*EXTRACTED MATERIAL*:
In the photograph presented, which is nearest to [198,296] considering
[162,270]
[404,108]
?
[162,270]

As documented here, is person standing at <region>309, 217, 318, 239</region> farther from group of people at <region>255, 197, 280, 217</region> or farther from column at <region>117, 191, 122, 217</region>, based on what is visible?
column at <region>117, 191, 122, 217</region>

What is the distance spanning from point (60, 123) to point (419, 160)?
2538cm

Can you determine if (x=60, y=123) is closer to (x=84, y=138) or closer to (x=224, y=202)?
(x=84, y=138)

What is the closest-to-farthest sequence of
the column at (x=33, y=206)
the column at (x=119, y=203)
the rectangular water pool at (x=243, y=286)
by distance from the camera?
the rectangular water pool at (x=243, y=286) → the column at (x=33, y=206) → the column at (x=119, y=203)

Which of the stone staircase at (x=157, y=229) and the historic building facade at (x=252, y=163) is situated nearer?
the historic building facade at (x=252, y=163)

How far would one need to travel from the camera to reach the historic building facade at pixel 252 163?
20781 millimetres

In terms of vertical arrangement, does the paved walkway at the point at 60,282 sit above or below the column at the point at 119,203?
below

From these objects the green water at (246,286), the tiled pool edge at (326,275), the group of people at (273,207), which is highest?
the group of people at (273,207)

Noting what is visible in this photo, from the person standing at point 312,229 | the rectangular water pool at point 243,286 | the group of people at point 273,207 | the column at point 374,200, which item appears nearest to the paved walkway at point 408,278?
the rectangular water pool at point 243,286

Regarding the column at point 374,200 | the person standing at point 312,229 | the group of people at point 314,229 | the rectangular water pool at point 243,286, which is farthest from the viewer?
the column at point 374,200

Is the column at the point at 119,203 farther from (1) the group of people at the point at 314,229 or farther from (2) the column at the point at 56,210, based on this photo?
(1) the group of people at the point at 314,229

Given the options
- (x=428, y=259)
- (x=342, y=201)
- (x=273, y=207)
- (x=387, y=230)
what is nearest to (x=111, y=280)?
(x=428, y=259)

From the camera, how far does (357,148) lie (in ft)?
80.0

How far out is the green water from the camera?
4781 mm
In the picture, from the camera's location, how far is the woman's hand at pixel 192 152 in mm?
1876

*THE REQUEST*:
Please copy out the part of the entries that opens with the line containing "Which of the" and closes with the last line of the entries, word for word.

*ANSWER TO THE PROBLEM*:
Which of the stone staircase at (x=157, y=229) and the historic building facade at (x=252, y=163) is situated nearer?
the historic building facade at (x=252, y=163)

How far would one need to travel from the camera to reach the historic building facade at pixel 252 163?
20781 millimetres

In terms of vertical arrangement, does the paved walkway at the point at 60,282 sit above or below the column at the point at 119,203?
below

From these objects the green water at (246,286), the tiled pool edge at (326,275), the group of people at (273,207), which is highest?
the group of people at (273,207)

Noting what is visible in this photo, from the person standing at point 312,229 | the rectangular water pool at point 243,286 | the group of people at point 273,207 | the column at point 374,200, which item appears nearest to the paved walkway at point 408,278?
the rectangular water pool at point 243,286

Regarding the column at point 374,200 | the person standing at point 312,229 | the group of people at point 314,229 | the rectangular water pool at point 243,286, which is farthest from the viewer?
the column at point 374,200

Is the column at the point at 119,203 farther from (1) the group of people at the point at 314,229 or farther from (2) the column at the point at 56,210, based on this photo?
(1) the group of people at the point at 314,229

Given the options
- (x=428, y=259)
- (x=342, y=201)
- (x=273, y=207)
- (x=387, y=230)
what is nearest to (x=111, y=280)?
(x=428, y=259)

From the camera, how far does (357,148) lie (in ft)?
80.0

How far out is the green water from the camera?
4781 mm
In the picture, from the camera's location, how far is the woman's hand at pixel 192 152 in mm?
1876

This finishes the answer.